In this instance, the "bad" New Yorkers are the ones who fled the city during the pandemic, with the exception of "immunocompromised people who felt safer in the suburbs or those who needed to take shelter after losing their job." Everyone else is bad, especially those who left and came back.
The author - who moved to New York in 2016 and namedrops a Brooklyn subway stop to prove it - offers half-tongue-in-cheek punitive policies to "make them pay."
Among them, a "resettlement tax" and a "Borough Swap," so that rich Manhattanites can be "punished" with "some good old-fashioned Brooklyn living."
It's a silly, but apparently serious, exercise in obliviously un-self-aware class warfare against the people who went "back home" or have the proximity to wealth allowing them to take pictures from jealousy-inducing Instagrammable locations.
There were worse things about living in New York over the past year than being triggered by social media FOMO and a sense of moral superiority over those who chose not to stay.

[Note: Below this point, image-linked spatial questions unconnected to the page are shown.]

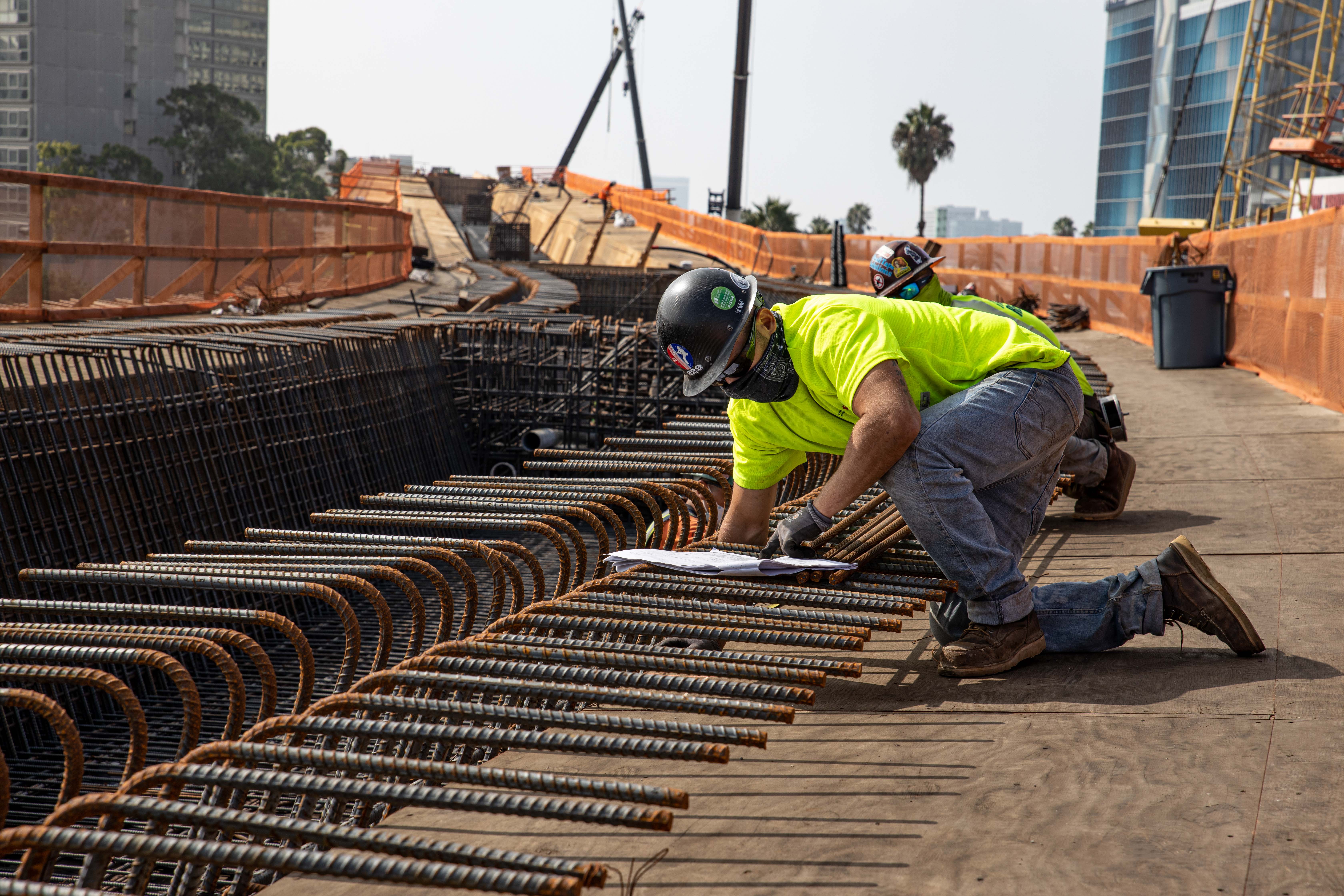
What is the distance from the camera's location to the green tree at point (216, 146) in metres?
104

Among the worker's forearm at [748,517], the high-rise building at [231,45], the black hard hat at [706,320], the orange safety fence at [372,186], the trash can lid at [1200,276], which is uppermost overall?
the high-rise building at [231,45]

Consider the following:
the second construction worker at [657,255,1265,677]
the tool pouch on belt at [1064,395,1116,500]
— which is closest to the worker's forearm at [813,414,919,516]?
the second construction worker at [657,255,1265,677]

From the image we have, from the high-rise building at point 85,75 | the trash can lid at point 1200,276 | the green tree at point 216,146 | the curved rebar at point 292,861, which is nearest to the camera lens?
the curved rebar at point 292,861

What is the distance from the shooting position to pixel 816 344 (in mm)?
4062

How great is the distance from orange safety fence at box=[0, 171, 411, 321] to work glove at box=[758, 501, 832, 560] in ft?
33.0

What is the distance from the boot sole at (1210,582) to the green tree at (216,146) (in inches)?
4211

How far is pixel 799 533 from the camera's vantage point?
4473mm

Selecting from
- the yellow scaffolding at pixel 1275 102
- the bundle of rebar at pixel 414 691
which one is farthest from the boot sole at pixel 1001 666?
the yellow scaffolding at pixel 1275 102

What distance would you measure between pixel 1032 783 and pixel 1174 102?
10649 centimetres

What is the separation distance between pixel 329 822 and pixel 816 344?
7.01 ft

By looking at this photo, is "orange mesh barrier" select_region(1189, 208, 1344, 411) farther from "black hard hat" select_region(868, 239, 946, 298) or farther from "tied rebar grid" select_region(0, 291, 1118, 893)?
"tied rebar grid" select_region(0, 291, 1118, 893)

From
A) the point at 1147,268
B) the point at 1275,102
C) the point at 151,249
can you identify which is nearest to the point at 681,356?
the point at 151,249

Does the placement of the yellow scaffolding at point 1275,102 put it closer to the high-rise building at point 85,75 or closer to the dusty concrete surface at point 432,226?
the dusty concrete surface at point 432,226

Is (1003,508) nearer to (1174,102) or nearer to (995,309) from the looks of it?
(995,309)
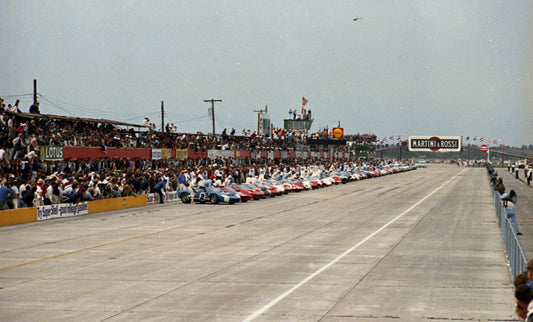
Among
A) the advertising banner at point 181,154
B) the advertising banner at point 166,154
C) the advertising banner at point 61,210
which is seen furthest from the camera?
the advertising banner at point 181,154

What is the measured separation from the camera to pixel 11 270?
16125 millimetres

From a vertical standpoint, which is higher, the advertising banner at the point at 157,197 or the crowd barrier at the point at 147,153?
the crowd barrier at the point at 147,153

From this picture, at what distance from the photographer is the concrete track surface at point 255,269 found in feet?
38.2

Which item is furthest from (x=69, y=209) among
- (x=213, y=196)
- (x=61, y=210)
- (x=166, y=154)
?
(x=166, y=154)

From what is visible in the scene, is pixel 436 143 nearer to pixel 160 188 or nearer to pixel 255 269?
pixel 160 188

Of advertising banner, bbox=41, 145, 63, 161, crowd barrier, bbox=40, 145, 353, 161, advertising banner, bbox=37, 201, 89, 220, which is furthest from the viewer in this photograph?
crowd barrier, bbox=40, 145, 353, 161

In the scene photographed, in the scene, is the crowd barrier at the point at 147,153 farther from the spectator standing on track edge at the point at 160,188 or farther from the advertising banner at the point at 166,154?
the spectator standing on track edge at the point at 160,188

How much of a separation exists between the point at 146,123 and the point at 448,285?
43.4 metres

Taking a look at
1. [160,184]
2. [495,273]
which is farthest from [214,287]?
[160,184]

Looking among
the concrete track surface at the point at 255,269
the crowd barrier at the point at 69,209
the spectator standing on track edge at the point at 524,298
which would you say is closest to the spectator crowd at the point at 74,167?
the crowd barrier at the point at 69,209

The unusual appeal of nostalging bad times
It's been almost 20 years since 9/11, and I'll admit to occasionally experiencing bittersweet pangs of nostalgia for the bizarrely atypical patience and unity among New Yorkers in the immediate aftermath of the attack on the World Trade Center.
Just as most of the unflattering cliches about New Yorkers bear a good deal of validity, the image of the stubborn, stoic, resilient city lifer often fits.
"Tough, with love" is how a lot of New Yorkers like to see themselves.
But the thought of getting nostalgic about COVID life right now is kind of like Andrew Cuomo writing a book about leadership during the pandemic last summer - which is to say, it's obscenely premature.
Sure, some rich swine are slinking back from their self-imposed Hamptons exiles, and they may act like they never left. But the city didn't "empty out," 95% of its residents stayed, and we don't deserve badges of honor just as those who left for a time deserve don't deserve our scorn.
The city was just devastated, that's all.
Lockdowns led to over a thousand businesses closing for good. The business, financial, and tourism sectors are shells of themselves. Refrigerated tractor trailers filled with bodies were a regular sight through last spring and summer.
There were also weeks of riots throughout the city last summer, which effectively destroyed numerous independent Black and brown-owned businesses.
An internet conspiracy theory drove a panic about fireworks going off in the weeks before the Fourth of July.
And the NYPD didn't exactly cover itself in glory with its "Shake Shack poisoning" hoax and violent response to peaceful protesters.
Public schools are not "open" in any meaningful sense and there remain no guarantees they will be open in September. Children are at risk of losing a substantial part of a THIRD YEAR of their education and social development.
Nearly all of the cultural advantages that make New York worth enduring remain unavailable until further notice, leaving millions of people confined to tiny living quarters and meager public spaces.
Bill de Blasio is still the mayor.
And we're going to judge anyone who chose to leave this all behind? Fuhgettabout it! (I'm sorry.)
Let's not romanticize this past year just yet, ok?
There is a certain kinship among those of us who stayed. And maybe at some point when the pandemic is over and the basic functions of society are again humming along, nostalgia for "those crazy COVID days" will make sense.
As one of two gainfully-employed adults with health insurance in my household, I fully recognize I'm a lottery winner in the pandemic sweepstakes - even with a bit of a post-COVID brain fog.
Though my family and I have lived under circumstances we would have never previously imagined, we're thriving.
But personally, I could have done without this "character-building" endurance test.
I'm still not ready to romanticize how life was (and is) in this city during the pandemic.
And as much as I'd love to puff my chest out at how "New York tough" this year has made me, I can't recommend the experience. Nor will I shame those who left, or those who decided to come back.